42. The method of claim 41, wherein the second anticancer agent is administered simultaneously with the vaccine.

43. The method of claim 41, wherein the second anticancer agent is administered at a different time than the vaccine.

44. The method of claim 41, wherein said chemotherapeutic agent is from a group consisting of doxorubicin, daunorubicin, dactinomycin, mitoxantrone, cisplatin, procarbazine, mitomycin, carboplatin, bleomycin, etoposide, teniposide, mechlroethamine, cyclophosphamide, ifosfamide, melphalan, chlorambucil, ifosfamide, melphalan, hexamethylmelamine, thiopeta, busulfan, carmustine, lomustine, semustine, streptozocin, dacarbazine, adriamycin, 5-fluorouracil (5FU), camptothecin, actinomycin-D, hydrogen peroxide, nitrosurea, plicomycin, tamoxifen, taxol, transplatinum, vincristin, vinblastin, a TRAIL R1 and R2 receptor antibody or agonist, dolastatin-10, bryostatin, annamycin, mylotarg, sodium phenylacetate, sodium butyrate, methotrexate, dacitabine, imatinab mesylate (Gleevec), interferon-α, bevacizumab, cetuximab, thalidomide, bortezomib, gefitinib, erlotinib, azacytidine, 5-AZA-2′deoxycytidine, Revlimid, 2C4, an anti-angiogenic factor, a signal transducer-targeting agent, interferon-γ, IL-2 and IL-12.

__Data listing__:
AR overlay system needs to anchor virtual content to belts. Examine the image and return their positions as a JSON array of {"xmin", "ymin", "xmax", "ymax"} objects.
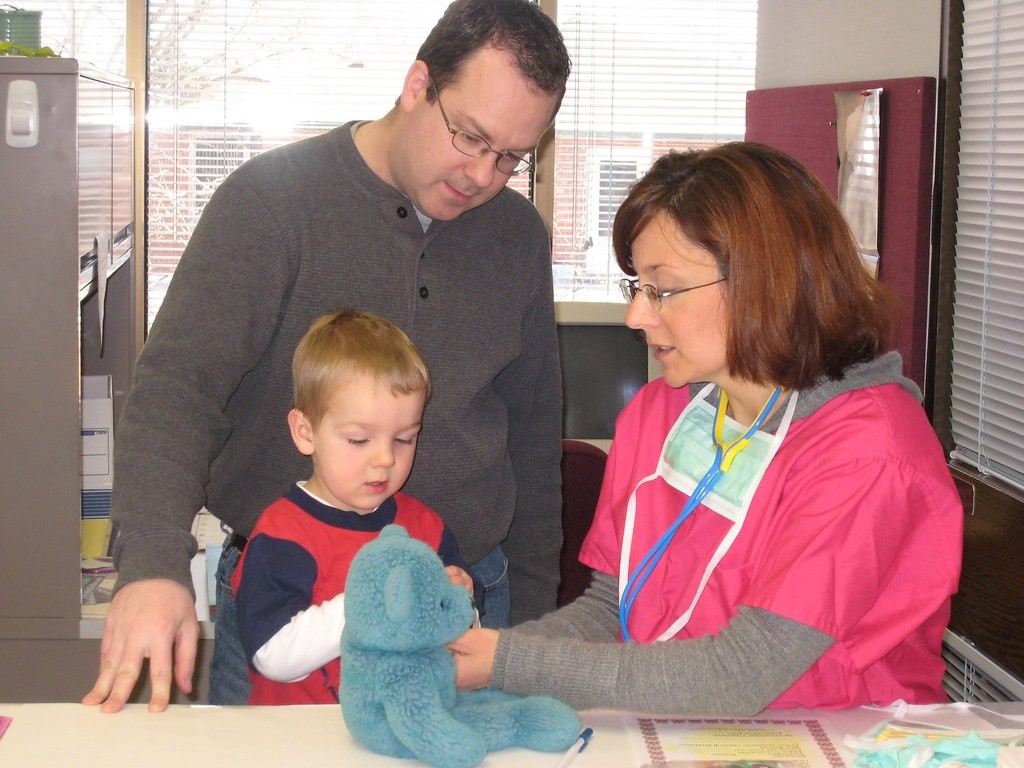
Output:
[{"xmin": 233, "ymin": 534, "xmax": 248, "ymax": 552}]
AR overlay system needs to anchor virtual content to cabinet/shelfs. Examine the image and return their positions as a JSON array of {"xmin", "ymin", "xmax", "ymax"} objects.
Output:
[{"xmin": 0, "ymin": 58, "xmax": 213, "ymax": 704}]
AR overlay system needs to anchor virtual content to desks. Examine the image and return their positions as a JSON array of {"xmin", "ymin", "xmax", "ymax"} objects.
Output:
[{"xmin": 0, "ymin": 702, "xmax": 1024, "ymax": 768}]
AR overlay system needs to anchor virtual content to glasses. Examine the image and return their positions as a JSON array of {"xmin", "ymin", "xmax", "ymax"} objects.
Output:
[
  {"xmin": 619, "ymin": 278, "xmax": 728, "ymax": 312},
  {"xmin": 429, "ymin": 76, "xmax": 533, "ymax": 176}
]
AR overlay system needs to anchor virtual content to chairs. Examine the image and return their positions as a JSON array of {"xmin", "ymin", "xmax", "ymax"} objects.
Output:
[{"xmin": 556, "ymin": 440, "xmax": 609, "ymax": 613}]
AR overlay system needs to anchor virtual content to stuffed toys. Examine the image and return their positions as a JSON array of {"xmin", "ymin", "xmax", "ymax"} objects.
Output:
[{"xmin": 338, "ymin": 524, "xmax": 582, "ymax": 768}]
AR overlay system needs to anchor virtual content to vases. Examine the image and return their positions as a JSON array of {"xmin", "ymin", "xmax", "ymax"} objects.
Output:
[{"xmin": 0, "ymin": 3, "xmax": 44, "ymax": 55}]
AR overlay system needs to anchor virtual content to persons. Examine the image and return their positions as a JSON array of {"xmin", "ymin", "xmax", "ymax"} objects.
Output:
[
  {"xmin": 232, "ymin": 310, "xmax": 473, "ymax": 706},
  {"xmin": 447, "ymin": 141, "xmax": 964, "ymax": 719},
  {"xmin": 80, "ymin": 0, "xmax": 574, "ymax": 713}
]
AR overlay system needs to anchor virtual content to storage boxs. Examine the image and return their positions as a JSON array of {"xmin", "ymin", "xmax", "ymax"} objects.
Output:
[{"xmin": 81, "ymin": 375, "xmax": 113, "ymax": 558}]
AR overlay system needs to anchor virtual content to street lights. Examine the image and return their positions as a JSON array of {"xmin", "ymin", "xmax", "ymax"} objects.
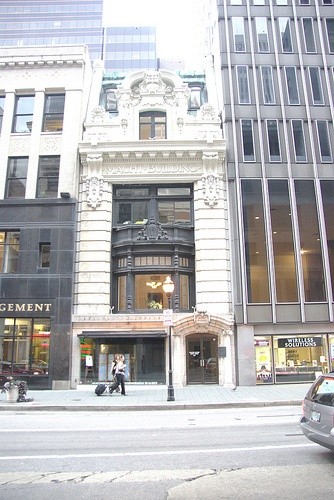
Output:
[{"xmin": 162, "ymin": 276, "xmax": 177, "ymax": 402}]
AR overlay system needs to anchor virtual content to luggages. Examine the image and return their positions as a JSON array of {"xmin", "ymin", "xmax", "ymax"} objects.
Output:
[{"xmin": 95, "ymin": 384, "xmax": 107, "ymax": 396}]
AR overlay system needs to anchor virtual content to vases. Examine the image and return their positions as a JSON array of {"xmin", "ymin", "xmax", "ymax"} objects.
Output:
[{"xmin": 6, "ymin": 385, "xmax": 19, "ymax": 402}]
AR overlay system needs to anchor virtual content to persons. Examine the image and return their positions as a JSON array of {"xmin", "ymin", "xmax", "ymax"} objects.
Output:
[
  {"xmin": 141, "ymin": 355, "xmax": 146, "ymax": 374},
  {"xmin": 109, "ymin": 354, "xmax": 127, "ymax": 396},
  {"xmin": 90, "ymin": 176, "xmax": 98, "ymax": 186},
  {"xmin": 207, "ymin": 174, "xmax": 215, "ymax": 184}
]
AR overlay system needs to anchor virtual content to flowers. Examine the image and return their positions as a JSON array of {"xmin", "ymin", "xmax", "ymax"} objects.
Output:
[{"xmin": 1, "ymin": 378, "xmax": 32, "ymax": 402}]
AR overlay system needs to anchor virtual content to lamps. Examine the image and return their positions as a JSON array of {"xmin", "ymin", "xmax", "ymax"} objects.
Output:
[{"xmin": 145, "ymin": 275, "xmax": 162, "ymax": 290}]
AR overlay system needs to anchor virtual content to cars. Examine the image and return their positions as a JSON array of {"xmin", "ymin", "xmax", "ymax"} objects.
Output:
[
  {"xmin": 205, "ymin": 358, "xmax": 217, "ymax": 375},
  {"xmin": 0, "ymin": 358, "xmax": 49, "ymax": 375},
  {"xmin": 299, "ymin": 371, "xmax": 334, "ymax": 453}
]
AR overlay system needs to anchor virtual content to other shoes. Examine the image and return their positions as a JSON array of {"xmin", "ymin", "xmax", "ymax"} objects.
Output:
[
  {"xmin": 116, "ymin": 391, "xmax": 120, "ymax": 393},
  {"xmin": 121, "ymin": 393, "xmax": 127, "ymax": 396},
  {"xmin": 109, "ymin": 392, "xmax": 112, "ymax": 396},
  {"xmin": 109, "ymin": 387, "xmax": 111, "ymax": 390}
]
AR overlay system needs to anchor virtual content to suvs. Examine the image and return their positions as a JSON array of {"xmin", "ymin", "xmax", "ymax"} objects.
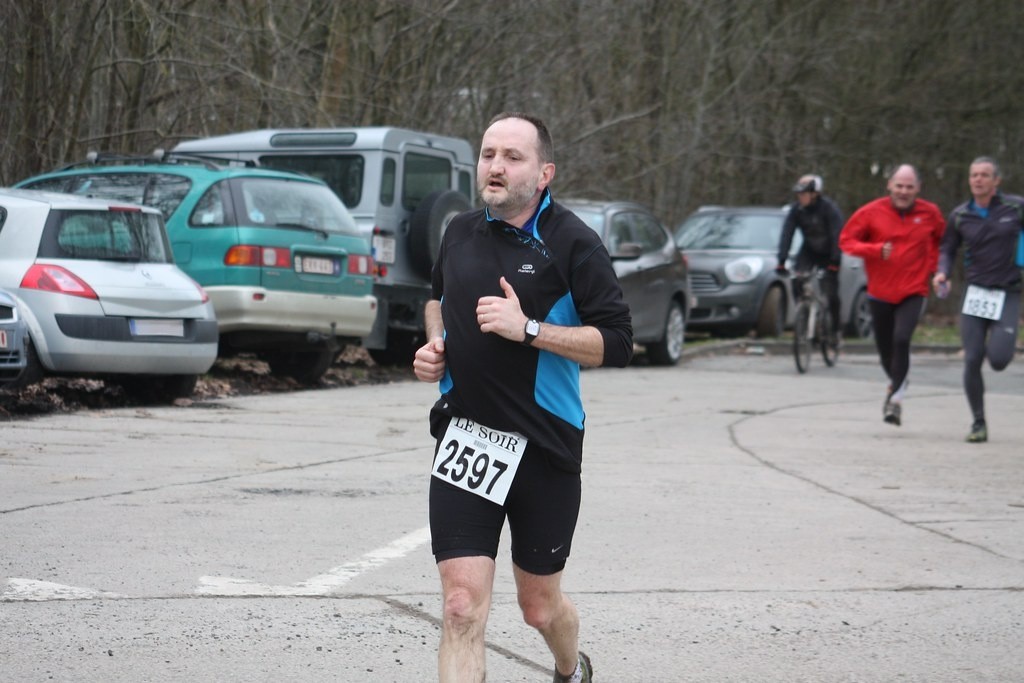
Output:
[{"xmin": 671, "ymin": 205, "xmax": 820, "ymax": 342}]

__Exercise objective__:
Can you set down the stretch of the patent claims above from "42. The method" through "than the vaccine.", word for word?

__Result of the task__:
42. The method of claim 41, wherein the second anticancer agent is administered simultaneously with the vaccine.

43. The method of claim 41, wherein the second anticancer agent is administered at a different time than the vaccine.